Lets say you have a long path which terminates after 6 bounces and you have one which terminates after 3, then the latter could potentially shoot another path of a different sub-frame which might also take only 3 bounces and therefore would keep the thread occupied longer.
That would have calculated two samples per pixel where the longer path had only one, which means to get to a consistent sample per pixel count you would need to track that count as well and fill the ones which are under-sampled somehow, which in turn means more memory accesses which is the enemy of performance.
The issue with this is that this needs to happen with some global heuristic or based on the clocks spent so far, since, as said, no information is available about neighboring rays.
Another approach would be to pick new rays from other pixels from a pool, that means, for example, when rendering a 3840x2160 image you don’t actually launch with the full size but with a smaller 2D launch e.g. like a quarter, and each thread would pick rays from the list of remaining rays as soon as it’s done with one path. That would require atomics. Shorter paths would pick more rays.
(I doubt that will be faster than just launching with the full size and letting the implementation schedule that internally.)
The described wavefront approach is slightly different.
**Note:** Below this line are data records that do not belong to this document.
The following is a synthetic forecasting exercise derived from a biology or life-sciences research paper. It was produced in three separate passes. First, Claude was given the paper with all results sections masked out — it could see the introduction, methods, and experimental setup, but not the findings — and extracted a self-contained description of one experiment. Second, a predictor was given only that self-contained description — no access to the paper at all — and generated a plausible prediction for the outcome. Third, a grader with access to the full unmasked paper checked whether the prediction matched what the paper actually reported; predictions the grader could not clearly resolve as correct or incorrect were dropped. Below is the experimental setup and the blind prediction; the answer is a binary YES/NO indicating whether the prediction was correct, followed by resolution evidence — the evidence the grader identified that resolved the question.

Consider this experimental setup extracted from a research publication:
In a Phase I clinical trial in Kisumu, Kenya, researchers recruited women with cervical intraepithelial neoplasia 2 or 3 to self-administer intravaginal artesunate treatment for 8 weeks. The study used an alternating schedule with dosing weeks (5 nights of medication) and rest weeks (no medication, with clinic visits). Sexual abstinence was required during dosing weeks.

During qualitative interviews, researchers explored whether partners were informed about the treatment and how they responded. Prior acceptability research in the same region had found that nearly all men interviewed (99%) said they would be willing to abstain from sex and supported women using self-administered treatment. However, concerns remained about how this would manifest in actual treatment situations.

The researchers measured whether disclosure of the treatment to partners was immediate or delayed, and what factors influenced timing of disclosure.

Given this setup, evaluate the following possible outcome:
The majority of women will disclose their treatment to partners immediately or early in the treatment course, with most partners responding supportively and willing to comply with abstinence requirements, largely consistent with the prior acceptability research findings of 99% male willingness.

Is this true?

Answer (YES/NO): NO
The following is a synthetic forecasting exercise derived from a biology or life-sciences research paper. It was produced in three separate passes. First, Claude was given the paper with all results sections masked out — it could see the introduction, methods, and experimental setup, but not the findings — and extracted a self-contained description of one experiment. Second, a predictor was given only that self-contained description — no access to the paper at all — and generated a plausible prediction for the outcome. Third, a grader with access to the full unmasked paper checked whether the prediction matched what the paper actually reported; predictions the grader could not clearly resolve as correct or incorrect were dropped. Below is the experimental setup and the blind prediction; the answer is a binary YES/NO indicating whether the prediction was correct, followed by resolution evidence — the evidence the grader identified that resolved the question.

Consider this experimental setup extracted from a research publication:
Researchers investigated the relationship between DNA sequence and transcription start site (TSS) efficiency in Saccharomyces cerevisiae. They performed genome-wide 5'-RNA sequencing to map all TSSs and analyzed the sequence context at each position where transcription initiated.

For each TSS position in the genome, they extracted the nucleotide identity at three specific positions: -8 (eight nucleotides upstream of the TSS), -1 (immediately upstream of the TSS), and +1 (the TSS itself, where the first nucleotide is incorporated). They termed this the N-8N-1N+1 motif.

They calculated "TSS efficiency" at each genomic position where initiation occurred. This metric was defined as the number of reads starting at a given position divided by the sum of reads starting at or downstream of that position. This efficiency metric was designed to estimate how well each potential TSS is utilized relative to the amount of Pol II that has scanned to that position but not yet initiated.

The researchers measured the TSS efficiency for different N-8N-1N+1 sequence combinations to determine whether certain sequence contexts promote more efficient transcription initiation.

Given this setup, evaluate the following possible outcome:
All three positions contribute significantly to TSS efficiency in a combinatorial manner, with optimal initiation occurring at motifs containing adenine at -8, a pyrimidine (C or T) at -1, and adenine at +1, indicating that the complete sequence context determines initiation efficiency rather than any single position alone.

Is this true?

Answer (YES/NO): YES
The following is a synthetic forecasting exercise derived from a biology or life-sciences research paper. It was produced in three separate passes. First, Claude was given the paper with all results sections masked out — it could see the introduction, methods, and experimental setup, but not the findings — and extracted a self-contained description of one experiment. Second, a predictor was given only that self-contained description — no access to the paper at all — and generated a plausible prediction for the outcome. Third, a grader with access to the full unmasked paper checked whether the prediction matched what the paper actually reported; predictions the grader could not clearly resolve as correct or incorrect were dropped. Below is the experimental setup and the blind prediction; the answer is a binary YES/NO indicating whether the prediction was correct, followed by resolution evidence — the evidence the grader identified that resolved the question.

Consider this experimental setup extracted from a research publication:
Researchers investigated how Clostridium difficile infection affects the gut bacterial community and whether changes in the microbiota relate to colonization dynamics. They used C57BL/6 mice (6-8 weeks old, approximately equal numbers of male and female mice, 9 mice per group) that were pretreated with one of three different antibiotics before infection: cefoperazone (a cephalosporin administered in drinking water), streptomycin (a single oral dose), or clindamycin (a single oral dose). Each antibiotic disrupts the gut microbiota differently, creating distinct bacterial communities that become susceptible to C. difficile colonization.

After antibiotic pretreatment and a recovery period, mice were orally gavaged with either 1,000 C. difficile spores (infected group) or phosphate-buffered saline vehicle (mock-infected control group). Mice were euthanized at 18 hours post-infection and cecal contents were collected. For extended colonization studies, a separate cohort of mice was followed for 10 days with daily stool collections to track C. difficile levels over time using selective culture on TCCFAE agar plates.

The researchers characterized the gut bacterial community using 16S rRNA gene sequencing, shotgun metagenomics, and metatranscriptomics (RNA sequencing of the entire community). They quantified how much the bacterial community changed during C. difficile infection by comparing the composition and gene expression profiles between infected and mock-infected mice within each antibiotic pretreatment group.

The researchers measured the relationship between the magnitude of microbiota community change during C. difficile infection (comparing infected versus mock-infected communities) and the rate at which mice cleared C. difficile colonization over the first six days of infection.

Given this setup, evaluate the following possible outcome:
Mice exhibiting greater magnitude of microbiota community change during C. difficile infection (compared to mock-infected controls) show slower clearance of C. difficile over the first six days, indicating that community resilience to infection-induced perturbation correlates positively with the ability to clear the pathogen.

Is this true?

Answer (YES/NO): YES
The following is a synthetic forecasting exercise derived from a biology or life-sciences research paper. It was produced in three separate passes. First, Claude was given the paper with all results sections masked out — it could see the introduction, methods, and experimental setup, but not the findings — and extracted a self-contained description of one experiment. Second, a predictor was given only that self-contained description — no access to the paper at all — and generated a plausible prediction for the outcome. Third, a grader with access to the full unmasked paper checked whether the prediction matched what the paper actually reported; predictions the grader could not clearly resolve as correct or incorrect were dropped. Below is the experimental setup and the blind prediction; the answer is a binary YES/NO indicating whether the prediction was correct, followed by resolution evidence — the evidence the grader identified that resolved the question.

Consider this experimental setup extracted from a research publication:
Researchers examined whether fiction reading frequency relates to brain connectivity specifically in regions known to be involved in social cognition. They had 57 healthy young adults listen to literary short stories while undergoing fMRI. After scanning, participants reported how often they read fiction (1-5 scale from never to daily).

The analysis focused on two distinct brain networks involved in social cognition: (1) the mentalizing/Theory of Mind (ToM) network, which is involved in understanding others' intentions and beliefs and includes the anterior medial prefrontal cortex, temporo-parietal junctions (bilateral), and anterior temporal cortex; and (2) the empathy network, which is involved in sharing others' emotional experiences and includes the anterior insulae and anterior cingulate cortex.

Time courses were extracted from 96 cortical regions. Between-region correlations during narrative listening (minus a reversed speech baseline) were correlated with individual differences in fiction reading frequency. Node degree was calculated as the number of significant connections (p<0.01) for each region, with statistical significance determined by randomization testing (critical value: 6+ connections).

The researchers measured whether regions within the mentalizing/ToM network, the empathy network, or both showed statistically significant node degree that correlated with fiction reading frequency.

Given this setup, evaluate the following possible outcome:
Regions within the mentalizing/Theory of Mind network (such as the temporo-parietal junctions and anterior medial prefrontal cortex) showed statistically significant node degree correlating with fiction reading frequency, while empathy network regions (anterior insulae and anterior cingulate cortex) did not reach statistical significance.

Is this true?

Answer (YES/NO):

There you would also shoot fewer rays per launch and depending on the live state of the ray, you would either keep launching with the additional path segment or replace it with another not yet handled path.
That would require an analysis step between each launch of the wavefront which will exactly run into the memory bandwidth limits I described earlier.
The question is always “Is it worth it?”, and esp. on RTX boards you need to keep the RT cores busy which works better when using the shader pipepline and not stop after each wavefront.
(When reading that article, note that OptiX Prime has been discontinued in OptiX 7 for that reason.)
Another approach is to shoot all samples per pixels at once and work over the image in tiles like many final frame renderers do. That improves the locality of the paths per pixel, means the path length should be relatively similar per tile.
In praxis my experiments showed that RTX boards handled full screen launches similarly well though.
Means the underlying scheduler is pretty sophisticated already, so all of this would need to be determined on a case by case basis.
Divergence hurts quite a lot and it makes sense to sort rays into buckets with similar directions, for example, into octants based on their direction component signs.
Mind that you cannot do arbitrarily much work per launch since under Windows with GPUs in WDDM mode that has a 2 second Timeout Detection and Recovery (TDR) mechanism. Not so on GPUs dedicated to compute work, running the Tesla Compute Cluster (TCC) driver mode (not available on GeForce).